═════ VORGEGEBENER TEXT ═════

Nichts Geringeres als eine neue Welt-Internet-Ordnung stand zur Debatte. Über 1500 Experten von Regierungen, Unternehmen und der Zivilgesellschaft kamen nach Athen, um sich über Sicherheit, Vielfalt und Zugangsversorgung im Netz auszutauschen. Konkrete Entscheidungen wurden allerdings nicht getroffen und auch nicht erwartet.

═════ BEREITGESTELLTE ANGABEN ═════

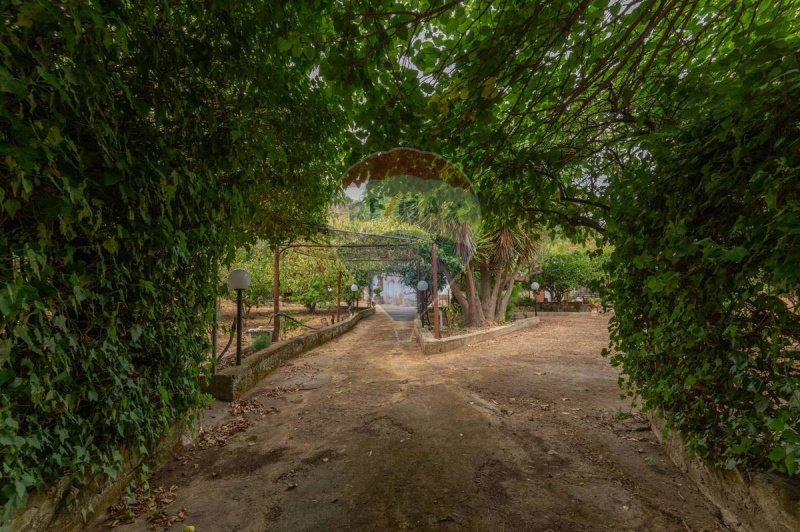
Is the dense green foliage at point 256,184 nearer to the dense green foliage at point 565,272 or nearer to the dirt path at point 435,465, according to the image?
the dirt path at point 435,465

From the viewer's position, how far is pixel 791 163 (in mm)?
1560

═════

ZIEL> Setze bitte den Text über das Expertentreffen zur Internet-Ordnung in Athen nach seinem letzten Satz fort.

ANTWORT>
Zunächst einmal ging es darum, dass alle zusammenkamen und laut über eine künftige Netzregulierung nachdachten. Prominenter Gast: Der US-Amerikaner Vinton Cerf, der als Vater des Internets bezeichnet wird. Seiner Ansicht nach müsste im Internet einiges geregelt werden: Rechtsmissbrauch, Cyber-Kriminalität, Spam-Mails, Belästigung, sowie das Urheber- und Persönlichkeitsrecht. "Wir müssen alle diese Probleme angehen, und zu diesem Zweck brauchen wir eine staatsübergreifende Zusammenarbeit oder sogar neue internationale Verträge. Zum Beispiel einen rechtlichen Rahmen, der die Gültigkeit der digitalen Unterschrift behandelt" sagte Cerf.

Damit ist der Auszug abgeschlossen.